▶ _Exercise_
Please continue the narrative below about living out of a car with a cat in Michigan, starting right after its last sentence and leaving the data that follows it untouched.

▶ _Text to read_
·····

1
The rapping noise on the window of my Toyota Corolla's driver's side window woke me up. I didn't even know what time it was, just that it was dark outside of the car that contained everything I owned.
As I hastily rolled down the window, I saw a police officer, probably wondering what the hell someone with a license place from New Mexico was doing sleeping along the side of this random neighborhood road in Michigan. At least, it was random to me.
The neighborhood was a hybrid between rural and suburb—there weren't any sidewalks, and an acre or two of partially forested land sat between each house, one of which I'd been inside for a couple group meditation sessions; however, I was now too ashamed (or afraid?) to ask the group members for help or a place to stay. I barely knew them, to be honest. So I sat along the roadside in my car like a bum.
I glanced at my cat, Jodi, in the passenger seat. Somehow, she was sleeping through this. Or maybe she got bored and went back to sleep. The half Maine Coon had traveled with me from New Mexico all the way up to Michigan, and was adapting amazingly well to “car life,” if it could be called that. God, how pathetic this situation was. As I spoke with the officer, I kept my voice quiet for her. Sorry Jodi; just another day or two, while I figure out how to get us back down to the Southwest. Yet, the more I tried to grasp at solutions for how to get back home, the more those ideas seemed to slip through my fingers. At least it was summer time by now, and not freezing, anymore.
The police officer standing outside my Toyota explained to me that people weren't allowed to park their cars along this particular road at night time. I felt my heart sink, as it wasn't the first time I was told to leave, or told to move out, or told that I wasn't welcomed in a particular house.
However, the officer was surprisingly nice, advising me to drive up the hill to a small motel. “You can sleep there,” he said. The idea was appealing to me because maybe I could find a way to snatch up some of the continental breakfast in the morning, by pretending to be a motel guest. I agreed and was privately thankful that he did not ask about the forged date sticker on the New Mexico license plate (because screw “The Man” and all his fees, right? ...Yeah. Don't try it; the idea didn't last).

·····

▶ _Supplied material_
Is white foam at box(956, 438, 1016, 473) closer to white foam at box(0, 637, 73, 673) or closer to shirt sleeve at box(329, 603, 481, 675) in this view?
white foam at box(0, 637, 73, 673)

·····

▶ _Task response_
When I turned the car around and drove towards the exit of the one-way street, I paused at the stop sign. I glanced in my rear view mirror. The officer had not followed me yet, and would likely be filling out paperwork. The motel would have been a turn to the left, but I spontaneously made a turn to the right as I pulled out onto the main street. I knew the sticker I'd made with the next year's expiration date (FINALLY that one class in Adobe Photoshop came in handy!) was covering up the truth about the plate actually being expired several months ago. It was entirely possible the officer might catch up with me later at the motel and haul my ass off to jail, or whatever they did with people who had expired plates. Maybe just tow the car, but I didn't want to find out, because they wouldn't be taking my car—they'd be taking my whole damn home.
I kept driving away from the motel until I passed a sign for a change in the county lines. Every few moments I would look in the rear view mirror to see if his police car was following me. The glow of distant headlights would make it easy to tell if a car was there, but it would be impossible to tell if it was a cop or not. But no one was out at 2:46 AM in the rural suburbs.
I’m out of his jurisdiction, I assumed. He won’t drive this far into the neighboring town.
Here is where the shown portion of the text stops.